Go through the data and copy every line exactly, but not the images.
── DATA TO USE
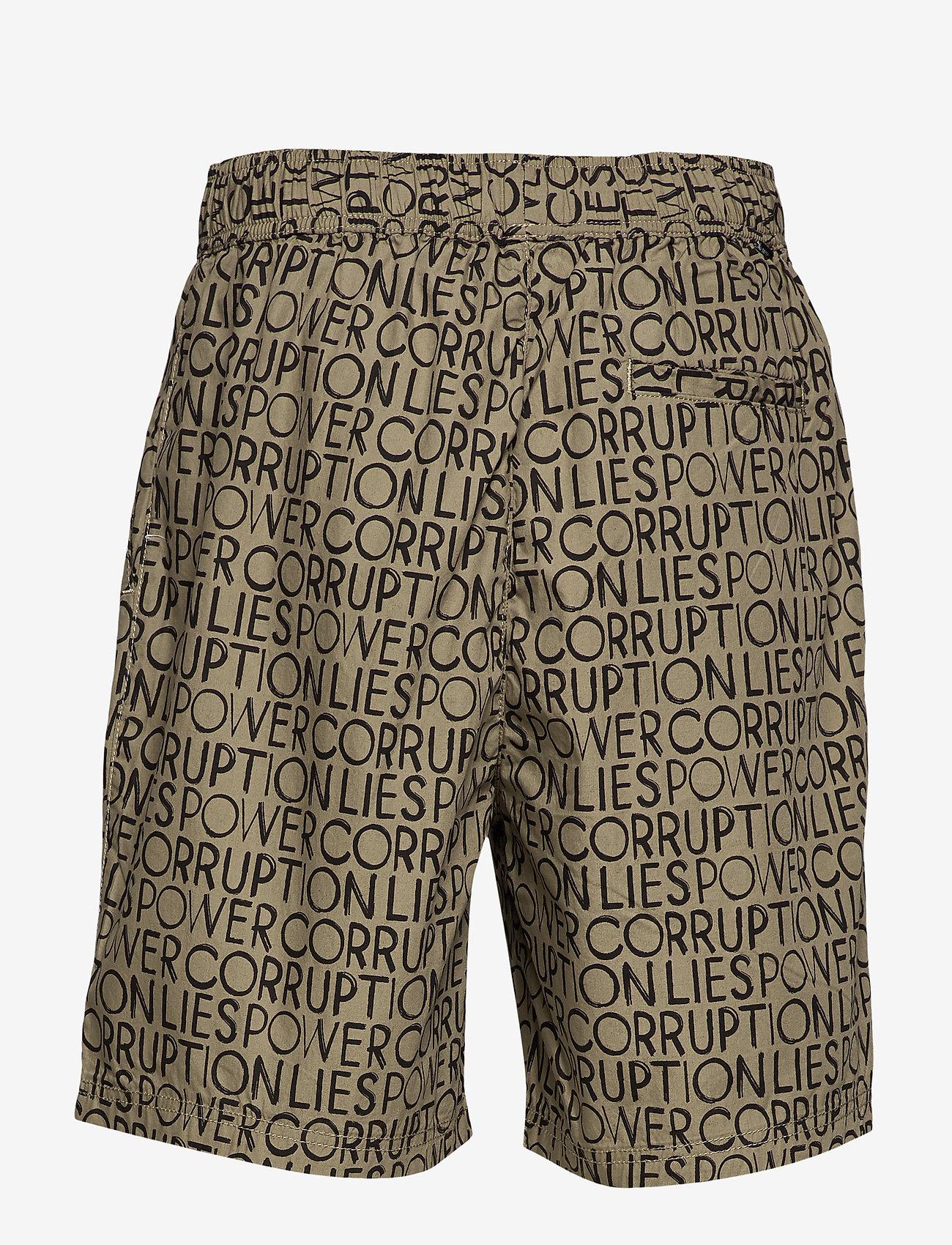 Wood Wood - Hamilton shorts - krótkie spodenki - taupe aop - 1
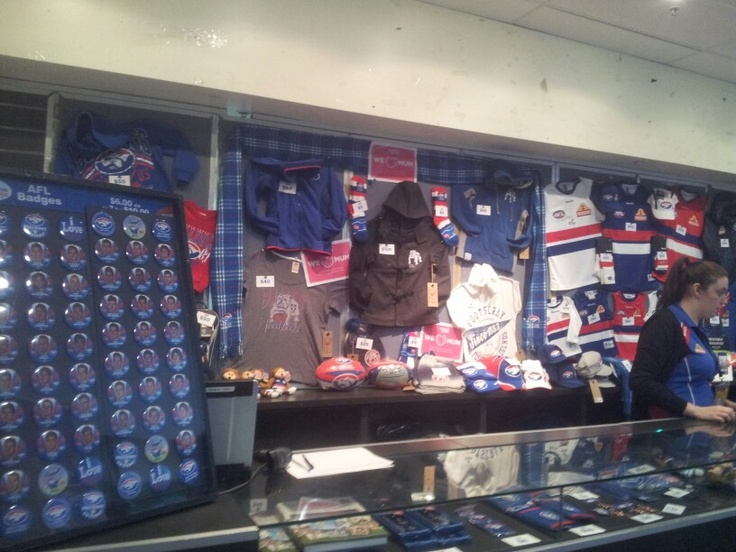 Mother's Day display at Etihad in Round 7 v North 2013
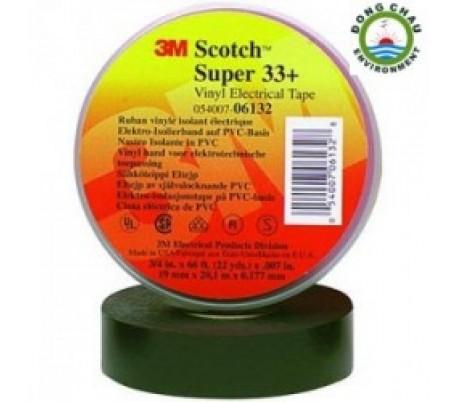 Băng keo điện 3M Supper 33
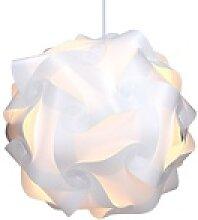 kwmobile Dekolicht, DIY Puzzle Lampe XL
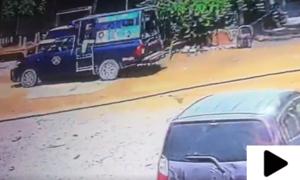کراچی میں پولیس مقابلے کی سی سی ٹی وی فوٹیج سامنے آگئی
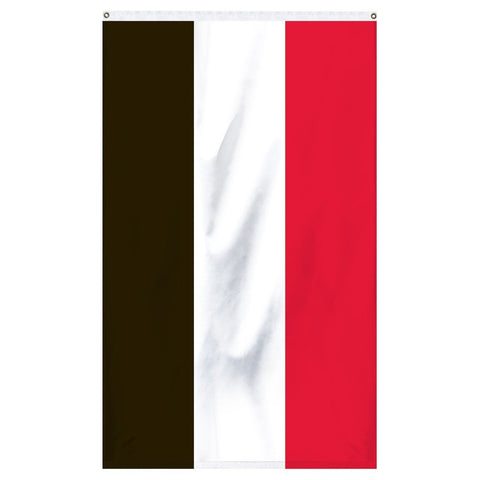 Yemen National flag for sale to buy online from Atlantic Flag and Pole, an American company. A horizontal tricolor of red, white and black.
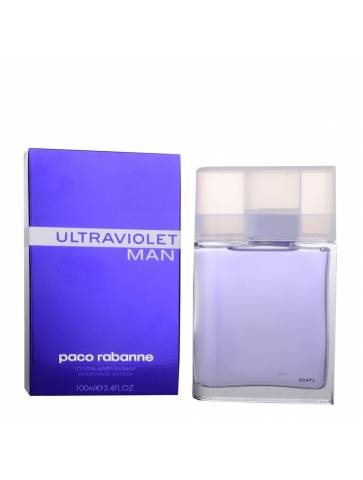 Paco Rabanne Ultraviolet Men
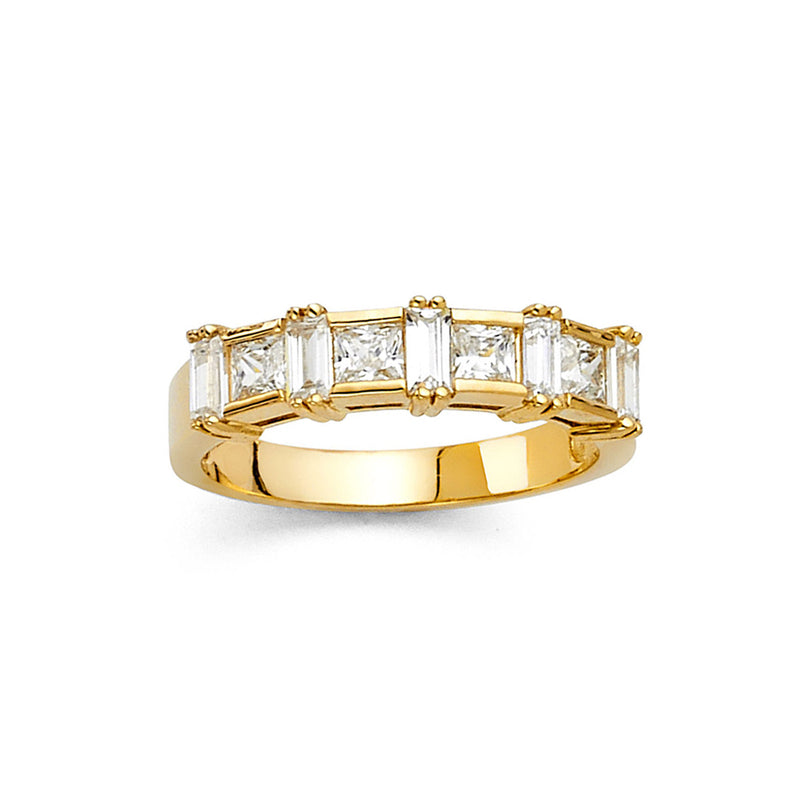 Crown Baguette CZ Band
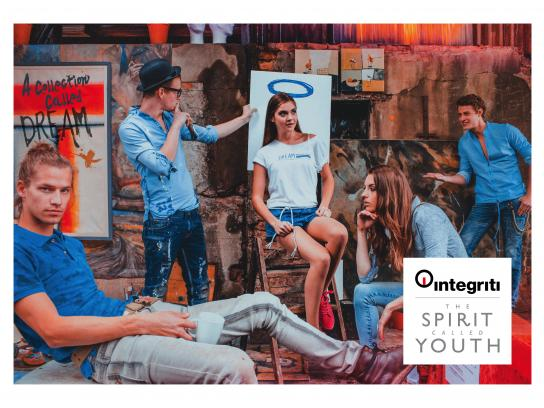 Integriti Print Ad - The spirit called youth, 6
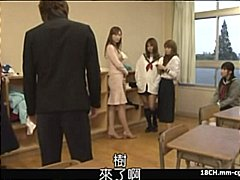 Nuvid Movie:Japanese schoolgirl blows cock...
────
# RESULT FOR THIS EXERCISE:
 Wood Wood - Hamilton shorts - krótkie spodenki - taupe aop - 1
 Mother's Day display at Etihad in Round 7 v North 2013
 Băng keo điện 3M Supper 33
 kwmobile Dekolicht, DIY Puzzle Lampe XL
کراچی میں پولیس مقابلے کی سی سی ٹی وی فوٹیج سامنے آگئی
 Yemen National flag for sale to buy online from Atlantic Flag and Pole, an American company. A horizontal tricolor of red, white and black.
 Paco Rabanne Ultraviolet Men
 Crown Baguette CZ Band
 Integriti Print Ad - The spirit called youth, 6
 Nuvid Movie:Japanese schoolgirl blows cock...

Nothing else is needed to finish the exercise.